As he focused on defections as a major life transition he was careful not to assume that
such transitions are always negative. Wright allowed ex-members to speak for themselves
which resulted in a number of surprising results. For example, 67% of the participants
said they were wiser for the experience, and only 9% said they were duped or
brainwashed. Perhaps even more surprising is that and only 7% were angry with their
former religious group. Furthermore, Wright discovered that defection from the group
was often precipitated by a significant dissonance between the group’s claims to produce
spiritual growth and its results. Participants identified frustration at the lack of personal
growth or the inability to change the world as initial reasons for considering leaving.

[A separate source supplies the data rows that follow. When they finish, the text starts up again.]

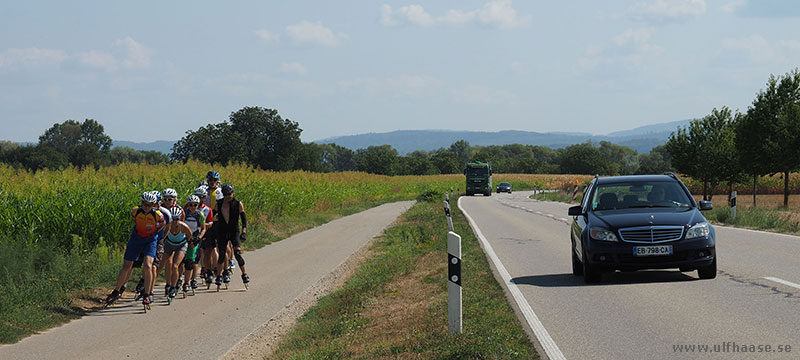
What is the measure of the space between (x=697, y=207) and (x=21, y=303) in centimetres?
998

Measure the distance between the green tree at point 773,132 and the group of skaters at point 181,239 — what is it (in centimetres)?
3649

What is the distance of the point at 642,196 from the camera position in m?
12.7

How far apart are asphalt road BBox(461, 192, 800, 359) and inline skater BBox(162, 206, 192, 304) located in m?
4.98

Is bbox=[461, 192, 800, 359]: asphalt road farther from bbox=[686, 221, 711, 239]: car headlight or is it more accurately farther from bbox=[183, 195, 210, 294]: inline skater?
bbox=[183, 195, 210, 294]: inline skater

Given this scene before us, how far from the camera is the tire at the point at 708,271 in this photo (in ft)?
39.2

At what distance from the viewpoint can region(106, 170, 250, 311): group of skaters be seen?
11883 mm

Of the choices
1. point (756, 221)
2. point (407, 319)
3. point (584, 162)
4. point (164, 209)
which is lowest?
point (407, 319)

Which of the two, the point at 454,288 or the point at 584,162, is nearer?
the point at 454,288

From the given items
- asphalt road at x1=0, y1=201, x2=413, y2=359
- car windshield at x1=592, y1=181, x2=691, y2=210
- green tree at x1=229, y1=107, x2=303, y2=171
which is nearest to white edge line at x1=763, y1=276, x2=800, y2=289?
car windshield at x1=592, y1=181, x2=691, y2=210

However, the dissonance between promises and results was often not enough
motivation for defectors to leave. A number of participants cited the pull of social
relationships as helping legitimate their decision to leave. When they finally did despite
their frustration with the religious group a number of ex-members found it difficult to
replace the relationships they once enjoyed within the group. In fact while they strongly
critiqued the ideology of their former movement they also spoke fondly of the
interpersonal relationships they experienced as a member of the group and which they
presently find difficult to have in the broader society.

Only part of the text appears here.